For want of better - and because they are good at both concerted effort and brassy spoofery - Sinn Féin has settled in to empty the expenses cupboards and

draft idle pretences like Caral Ní Chuilín's language proposals.

Meanness inspires meanness. The Gregory Campbell/Nelson McCausland line that says nationalists and republicans cannot be allowed to deliver on the Irish language, and that instead it must be mocked, is met by decisions like that of the Newry councillors to hold on to Raymond McCreesh park.

The SDLP's half-dozen could not bring themselves to face down, knowing the worst that would happen when they flouted HQ's directions would be a telling

off by a tattered leader.

The SDLP decline has left Sinn Féin in the north space to avoid development, as well as potential for change.

No new jobs in west Belfast or Derry, the backyards of both McGuinness and for so long of Adams; the mishandling and arrogance involved in the Casement redevelopment plan; investment poured into east Belfast, DUP spite and sheer ignorance towards Irish; all of this should mean voters turning away in disappointment from Sinn Féin. But turning to whom?

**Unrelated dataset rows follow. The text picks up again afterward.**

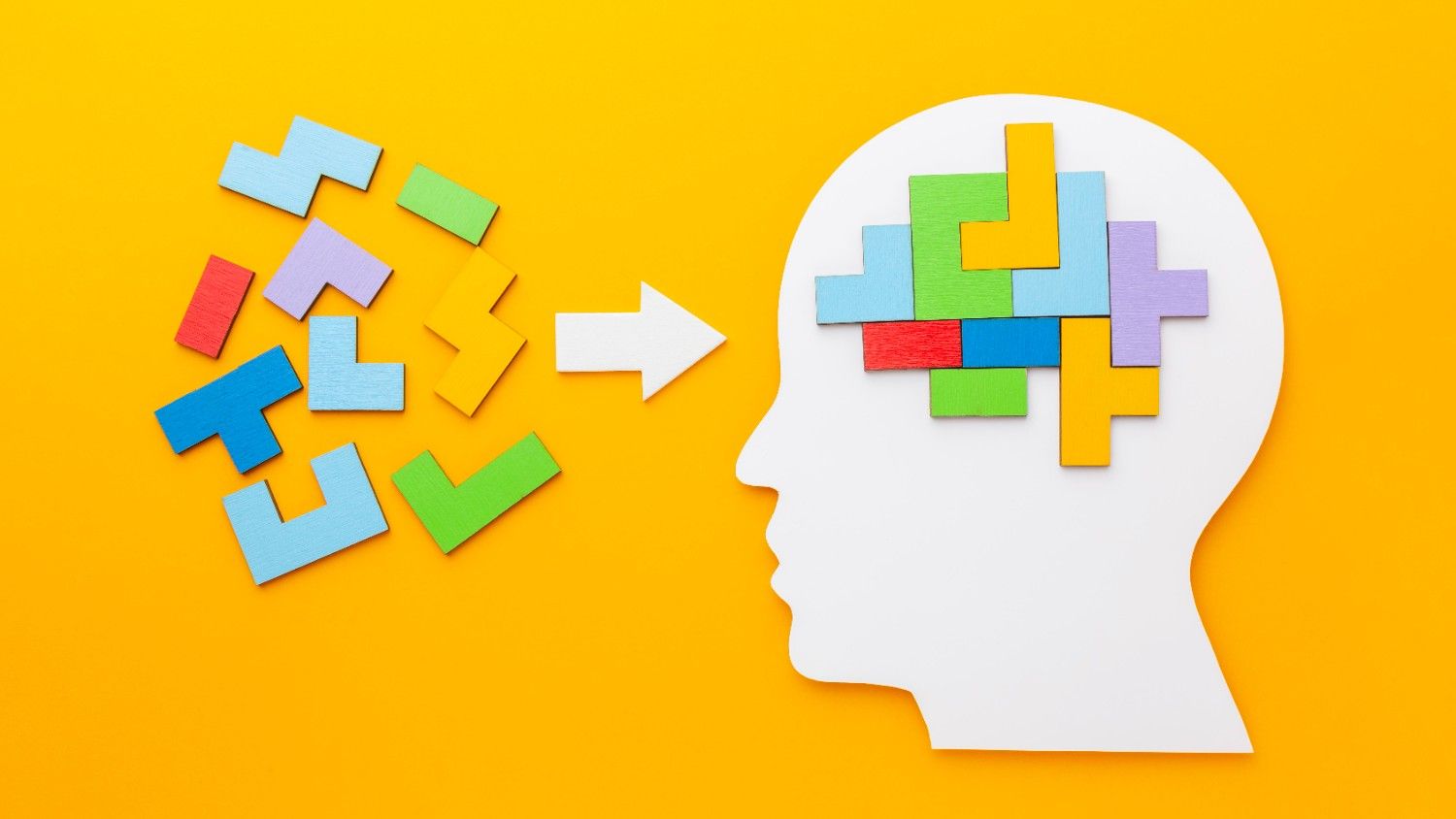 Colorful puzzle pieces forming a brain inside a human head cutout, symbolizing brain busters for smart thinkers. Fun & Challenging Brain Teasers for Smart Minds
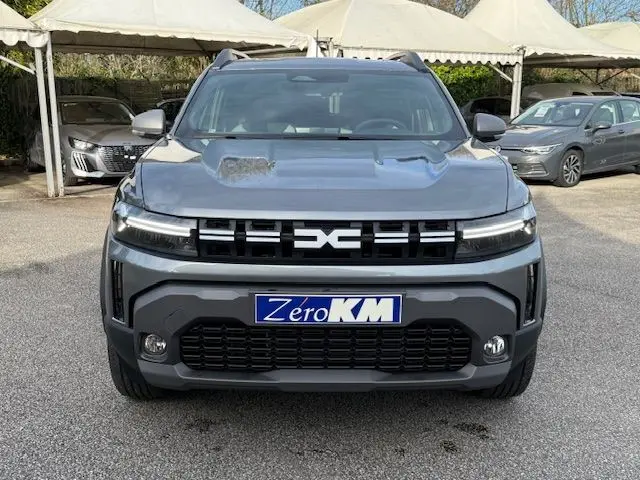 Vue frontale d'un Dacia Duster 1.8 Hybrid 155 Journey gris schiste avec calandre noire et plaques Zero KM.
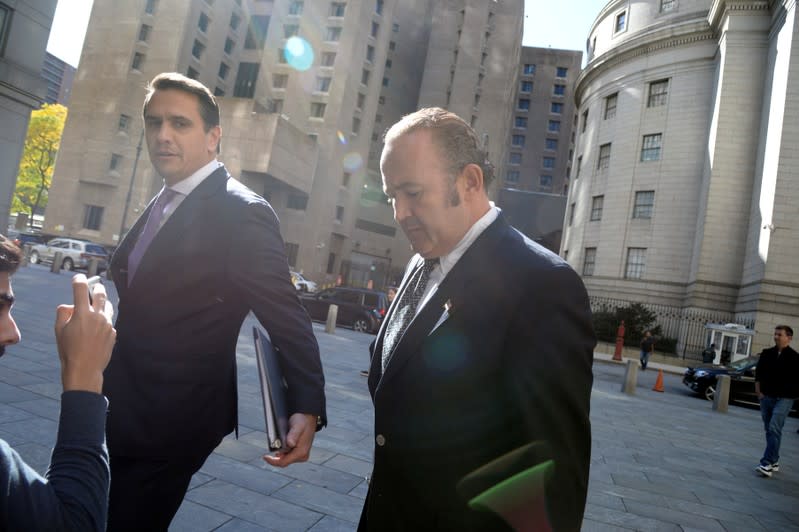 Russian-born businessman Igor Fruman leaves after his arraignment at the United States Courthouse in the Manhattan borough of New York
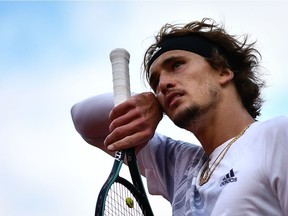 Germany's Alexander Zverev reacts as he plays against Italy's Jannik Sinner during their men's singles fourth round tennis match on Day 8 of The Roland Garros 2020 French Open tennis tournament in Paris on Sunday, Oct. 4, 2020.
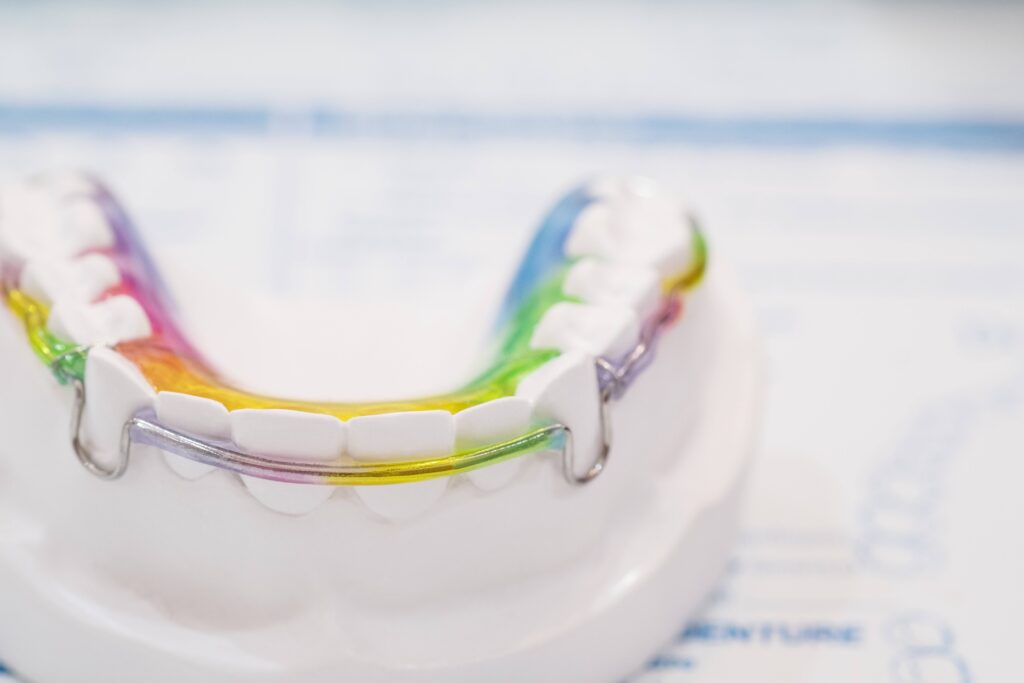 Colorful retainer on model of teeth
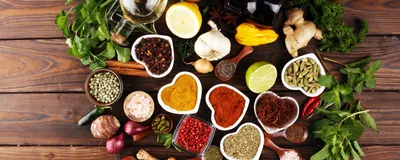 Spices on a table arranged in the shape of a heart, signifying the MASALA study which investigates South Asian population’s risk factors for cardiometabolic disease.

The letter-writers who urge good Catholic voters to think of their immortal souls and mark the ballot-paper for Jim Allister are almost certainly not prophets.

They bring to mind the tale from a reporter whose mother long ago said she was tempted to give her vote at the next election to a decent, likeable Alliance local candidate. 'But when it came to the bit my pen wouldn't write.' And on the doorsteps the smart money would be on SF canvassers to overcome any qualms they might meet. The northern party may be short of stars, but they still have loyal foot-soldiers, and a captive market.

Adams in the south has talent around him. Or they have him, as figure-head, a more useful figure-head than his haters allow. In the Dáil, and more usefully on TV screens, a line-up of brisk, sharp younger Shinners holds up well and sometimes does better than that. McGuinness has no such northern team. John O'Dowd may be the best of them but a smart and quick-tongued education minister who cannot be bothered to brush up his grammar is a sore listen.

The stone-faced Conor Murphy may loosen up, but if the party truly does have him picked for the leadership of the future he'd better be in training already. Because when McGuinness goes, as surely he will be allowed to with Adams post-2016, the last of the oldtime stardust goes with him.